Given the three-dimensional structures of two proteins, can we predict whether they will associate and, if so, in what way? Since knowledge about molecular interactions is fundamental to understanding biological function, this is an important question. However, even if we assume that the two interacting structures are rigid, there is still a vast search space to be explored as we look for the relative orientation of two molecules that gives the best fit in terms of shape and chemical complementarity. This lecture will describe alternative ways of representing molecular shapes in a computer, and an approach to solving the protein docking problem.

Thursday: Databases and Data Models for Protein Structure

The biological sciences are data-rich areas. Good data management is a prerequisite before many scientific questions can be addressed. The functional data model (FDM) will be described in this lecture. P/FDM, a database management system based on the functional data model and implemented mainly in Prolog, will also be described. Examples combining geometrical calculations with data retrieval will be given to demonstrate how a database can be used as a tool for exploring hypotheses about protein structure. Query optimisation will also be discussed. The lecture will be followed by a practical session using the P/FDM database management system.

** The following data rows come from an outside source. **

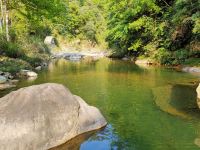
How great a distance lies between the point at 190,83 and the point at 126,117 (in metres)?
8.02

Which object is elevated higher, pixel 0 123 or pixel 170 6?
pixel 170 6

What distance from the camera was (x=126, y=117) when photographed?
1237 cm

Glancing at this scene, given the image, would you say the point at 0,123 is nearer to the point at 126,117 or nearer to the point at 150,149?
the point at 150,149

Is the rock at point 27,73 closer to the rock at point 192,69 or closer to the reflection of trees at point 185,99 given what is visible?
the reflection of trees at point 185,99

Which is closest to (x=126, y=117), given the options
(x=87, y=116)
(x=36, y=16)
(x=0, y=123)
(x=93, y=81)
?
(x=87, y=116)

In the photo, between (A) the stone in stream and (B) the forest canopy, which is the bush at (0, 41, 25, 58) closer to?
(B) the forest canopy

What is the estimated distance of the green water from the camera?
974 cm

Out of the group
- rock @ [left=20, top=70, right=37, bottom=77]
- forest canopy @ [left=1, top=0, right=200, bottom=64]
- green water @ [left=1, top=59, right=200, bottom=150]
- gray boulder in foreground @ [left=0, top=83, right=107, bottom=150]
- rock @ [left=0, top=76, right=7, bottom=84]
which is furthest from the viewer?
forest canopy @ [left=1, top=0, right=200, bottom=64]

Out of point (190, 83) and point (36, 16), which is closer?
point (190, 83)

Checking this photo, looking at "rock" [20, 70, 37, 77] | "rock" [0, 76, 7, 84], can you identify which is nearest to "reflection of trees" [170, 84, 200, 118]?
"rock" [0, 76, 7, 84]

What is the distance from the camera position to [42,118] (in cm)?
915

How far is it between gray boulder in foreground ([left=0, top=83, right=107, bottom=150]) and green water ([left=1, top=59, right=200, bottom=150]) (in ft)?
1.97

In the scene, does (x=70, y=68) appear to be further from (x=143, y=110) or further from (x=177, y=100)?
(x=143, y=110)

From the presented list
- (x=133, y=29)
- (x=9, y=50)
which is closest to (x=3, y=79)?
(x=9, y=50)
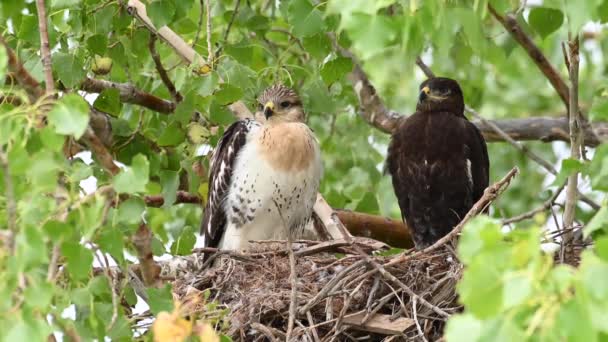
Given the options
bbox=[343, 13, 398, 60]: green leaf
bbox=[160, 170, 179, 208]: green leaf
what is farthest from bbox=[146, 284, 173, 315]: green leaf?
bbox=[160, 170, 179, 208]: green leaf

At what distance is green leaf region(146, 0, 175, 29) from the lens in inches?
185

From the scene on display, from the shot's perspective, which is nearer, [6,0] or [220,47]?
[6,0]

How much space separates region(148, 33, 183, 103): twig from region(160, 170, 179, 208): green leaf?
39 cm

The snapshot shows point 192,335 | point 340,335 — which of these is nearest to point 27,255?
point 192,335

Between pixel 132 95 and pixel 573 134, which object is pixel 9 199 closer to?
pixel 573 134

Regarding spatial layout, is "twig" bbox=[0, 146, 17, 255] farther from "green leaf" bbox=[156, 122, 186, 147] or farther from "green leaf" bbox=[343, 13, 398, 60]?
"green leaf" bbox=[156, 122, 186, 147]

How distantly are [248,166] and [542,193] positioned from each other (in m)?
1.52

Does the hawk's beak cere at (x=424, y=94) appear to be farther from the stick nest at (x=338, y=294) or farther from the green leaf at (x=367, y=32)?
the green leaf at (x=367, y=32)

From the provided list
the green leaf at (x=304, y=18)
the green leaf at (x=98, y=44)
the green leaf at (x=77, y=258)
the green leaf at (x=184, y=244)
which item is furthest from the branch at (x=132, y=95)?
the green leaf at (x=77, y=258)

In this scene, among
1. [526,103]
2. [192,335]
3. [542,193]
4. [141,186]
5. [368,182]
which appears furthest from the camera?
[526,103]

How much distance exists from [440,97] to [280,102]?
782 millimetres

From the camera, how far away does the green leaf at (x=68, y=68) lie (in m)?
4.77

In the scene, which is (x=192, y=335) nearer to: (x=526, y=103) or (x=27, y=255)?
(x=27, y=255)

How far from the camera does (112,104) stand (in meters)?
5.39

Friday: Federated Databases and Advanced Data Modelling in Bioinformatics

"Data integration and management is an area with less glamour than high-performance computing but, probably, more practical relevance for the biotech industry. Researchers need to organise and integrate information about genes and proteins from many different sources, in many formats and file types, so that they can uncover patterns and associations." (Financial Times Survey: Biotechnology, November 27 2001)

Scientists' ability to use bioinformatics data resources effectively to explore hypotheses in silico is enhanced if it is easy to ask precise and complex questions that span across several different kinds of data resource in order to find the answer. This lecture will describe the P/FDM Mediator - a program whose tasks include determining which external databases are relevant in answering users' queries, dividing queries into parts that will be sent to different external databases, translating these subqueries into the language(s) of the external databases, and combining the results for presentation.

Some data modelling issues relating to managing hierarchical biological data will also be described.